## Metin

========

Aşağıdaki
bilgiler, seyyid Abdülhakîm bin Mustafâ efendi “rahmetullahi aleyh”in (Sefer-i âhıret) risâlesinden alınmışdır. Bu risâle basılmamışdır:
Îmânı olan ve aklı olan ve bâliğ olan erkek ve kadınlara, (Mükellef) denir. Mükellef olanların, ölümü çok
hâtırlaması sünnetdir. Çünki, ölümü çok hâtırlamak, emrlere sarılmağa ve
günâhlardan sakınmağa sebeb olur. Harâm işlemeğe cesâreti azaltır. Peygamberimiz “sallallahü aleyhi ve sellem”
buyurdu ki, (Lezzetleri yıkan, eğlencelere son veren ölümü çok hâtırlayınız!). Tesavvufculardan
ba’zıları, hergün bir kerre hâtırlamağı âdet edinmişdi. Muhammed Behâeddîn-i
Buhârî “kuddise sirruh” hergün yirmi kerre, kendini ölmüş, mezâra konmuş
düşünürdü.
Ölmek, yok olmak değildir. Varlığı bozmıyan bir işdir. Mevt,
rûhun bedene olan bağlılığının sona ermesidir. Rûhun, bedenden ayrılmasıdır.
Mevt, insanın bir hâlden başka bir hâle dönmesidir. Bir evden, bir eve göç
etmekdir. Ömer bin Abdül’azîz “rahmetullahi aleyh” buyurdu ki, (Sizler, ancak
ebediyyet, sonsuzluk için yaratıldınız! Lâkin bir evden, bir eve göç
edersiniz!). Mevt, mü’mine hediyyedir, ni’metdir. Günâhı olanlara musîbetdir.
Fakîrlere râhat, zenginlere azâbdır. Akl, Allahü teâlânın hediyyesidir.
Cehâlet, doğru yoldan çıkmağa sebebdir. Zulm, insanın çirkinliğidir. İbâdet,
gözün nûru olan, sevinc ve neş’edir. Allah korkusundan ağlamak, kalbin
cilâsıdır. Kahkaha ile gülmek, kalbin zehridir. İnsan, ölümü istemez. Hâlbuki
mevt, fitneden hayrlıdır. İnsan yaşamağı sever. Hâlbuki mevt, ona hayrlıdır.
Sâlih olan mü’min, mevt ile, dünyânın eziyyet ve yorgunluğundan kurtulur.
Zâlimlerin ölümü ile, memleketler ve kullar râhata kavuşur. Din düşmanlarından
bir zâlimin ölümünde, hâtıra gelen eski bir beyti buraya yazmak uygundur. Beyt:
Ne kendi etdi râhat, ne
âleme verdi huzûr,
yıkıldı gitdi
cihândan, dayansın ehl-i kubûr.

========

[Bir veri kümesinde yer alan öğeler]
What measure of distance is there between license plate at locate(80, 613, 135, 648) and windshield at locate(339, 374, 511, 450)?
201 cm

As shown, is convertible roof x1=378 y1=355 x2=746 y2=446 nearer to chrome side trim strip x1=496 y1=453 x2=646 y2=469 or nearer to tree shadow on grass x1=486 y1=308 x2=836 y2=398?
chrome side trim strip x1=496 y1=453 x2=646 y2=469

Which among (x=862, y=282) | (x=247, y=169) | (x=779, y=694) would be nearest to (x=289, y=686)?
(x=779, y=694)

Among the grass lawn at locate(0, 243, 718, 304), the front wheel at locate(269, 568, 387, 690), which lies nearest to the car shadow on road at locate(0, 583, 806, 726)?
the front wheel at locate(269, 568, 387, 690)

========

## Yapılacak iş
Ölüm üzerine metinden, "Sâlih olan mü’min, mevt" sözlerini içeren yerden başlayıp "dayansın ehl-i kubûr." sözlerinden sonra biten bölümü olduğu gibi yazın. Metinden sonra gelen malzemeye gerek yoktur.

## Alıştırmanın sonucu
Sâlih olan mü’min, mevt ile, dünyânın eziyyet ve yorgunluğundan kurtulur.
Zâlimlerin ölümü ile, memleketler ve kullar râhata kavuşur. Din düşmanlarından
bir zâlimin ölümünde, hâtıra gelen eski bir beyti buraya yazmak uygundur. Beyt:
Ne kendi etdi râhat, ne
âleme verdi huzûr,
yıkıldı gitdi
cihândan, dayansın ehl-i kubûr.